• **Problem requirements**
Transcribe all the records with complete accuracy.

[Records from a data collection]
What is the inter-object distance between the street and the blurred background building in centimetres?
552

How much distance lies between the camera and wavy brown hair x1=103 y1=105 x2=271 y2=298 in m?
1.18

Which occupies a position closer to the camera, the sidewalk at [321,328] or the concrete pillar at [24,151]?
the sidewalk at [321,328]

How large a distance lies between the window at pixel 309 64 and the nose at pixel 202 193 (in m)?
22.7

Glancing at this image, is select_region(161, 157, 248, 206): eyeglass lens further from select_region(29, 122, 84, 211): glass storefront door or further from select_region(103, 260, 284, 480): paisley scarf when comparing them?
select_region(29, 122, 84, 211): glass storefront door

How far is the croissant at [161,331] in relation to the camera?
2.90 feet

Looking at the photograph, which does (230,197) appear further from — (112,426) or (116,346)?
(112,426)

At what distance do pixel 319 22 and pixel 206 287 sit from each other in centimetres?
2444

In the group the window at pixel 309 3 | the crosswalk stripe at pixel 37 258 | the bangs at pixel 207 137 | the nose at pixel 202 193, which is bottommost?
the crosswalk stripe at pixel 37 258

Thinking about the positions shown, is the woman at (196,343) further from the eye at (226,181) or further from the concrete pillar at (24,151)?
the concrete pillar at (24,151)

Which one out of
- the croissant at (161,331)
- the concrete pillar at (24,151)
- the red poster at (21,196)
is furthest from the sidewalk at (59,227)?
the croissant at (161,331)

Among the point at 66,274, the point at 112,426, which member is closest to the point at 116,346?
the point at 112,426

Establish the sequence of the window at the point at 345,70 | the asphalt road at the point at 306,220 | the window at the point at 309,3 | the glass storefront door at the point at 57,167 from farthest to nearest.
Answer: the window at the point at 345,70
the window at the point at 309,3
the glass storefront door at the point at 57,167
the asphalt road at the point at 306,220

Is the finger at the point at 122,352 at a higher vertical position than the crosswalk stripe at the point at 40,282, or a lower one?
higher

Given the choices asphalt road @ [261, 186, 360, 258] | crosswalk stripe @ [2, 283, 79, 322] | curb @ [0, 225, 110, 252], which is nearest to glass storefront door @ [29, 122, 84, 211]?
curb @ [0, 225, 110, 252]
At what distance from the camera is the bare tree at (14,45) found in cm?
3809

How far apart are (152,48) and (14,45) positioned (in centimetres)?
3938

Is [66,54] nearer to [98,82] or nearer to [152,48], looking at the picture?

• **Reply to the task**
What is the inter-object distance between the street and the blurred background building in centimetres?
552

How much distance lies between the camera and wavy brown hair x1=103 y1=105 x2=271 y2=298 in m?
1.18

Which occupies a position closer to the camera, the sidewalk at [321,328] or the concrete pillar at [24,151]?
the sidewalk at [321,328]

How large a distance lies between the window at pixel 309 64 and the nose at pixel 202 193 (in m)?
22.7

Glancing at this image, is select_region(161, 157, 248, 206): eyeglass lens further from select_region(29, 122, 84, 211): glass storefront door or further from select_region(103, 260, 284, 480): paisley scarf when comparing them?
select_region(29, 122, 84, 211): glass storefront door

How far is the croissant at [161,331] in relation to the camera?
2.90 feet

Looking at the photograph, which does (230,197) appear further from — (112,426) or (116,346)?
(112,426)

At what distance do pixel 319 22 and pixel 206 287 sit from each other in centimetres?
2444

In the group the window at pixel 309 3 | the crosswalk stripe at pixel 37 258 | the bangs at pixel 207 137 | the nose at pixel 202 193, which is bottommost?
the crosswalk stripe at pixel 37 258

Thinking about the positions shown, is the woman at (196,343) further from the eye at (226,181) or further from the concrete pillar at (24,151)?
the concrete pillar at (24,151)

Which one out of
- the croissant at (161,331)
- the concrete pillar at (24,151)
- the red poster at (21,196)
is furthest from the sidewalk at (59,227)?
the croissant at (161,331)

Among the point at 66,274, the point at 112,426, which member is closest to the point at 116,346?
the point at 112,426

Establish the sequence of the window at the point at 345,70 | the asphalt road at the point at 306,220 | the window at the point at 309,3 | the glass storefront door at the point at 57,167 from farthest to nearest.
Answer: the window at the point at 345,70
the window at the point at 309,3
the glass storefront door at the point at 57,167
the asphalt road at the point at 306,220

Is the finger at the point at 122,352 at a higher vertical position than the crosswalk stripe at the point at 40,282, or a lower one?
higher

Given the choices asphalt road @ [261, 186, 360, 258] | crosswalk stripe @ [2, 283, 79, 322] | curb @ [0, 225, 110, 252], which is nearest to glass storefront door @ [29, 122, 84, 211]?
curb @ [0, 225, 110, 252]
At what distance from the camera is the bare tree at (14,45) found in cm?
3809

How far apart are (152,48) and (14,45) positioned (in centimetres)?
3938

Is [66,54] nearer to [98,82] or nearer to [152,48], looking at the picture?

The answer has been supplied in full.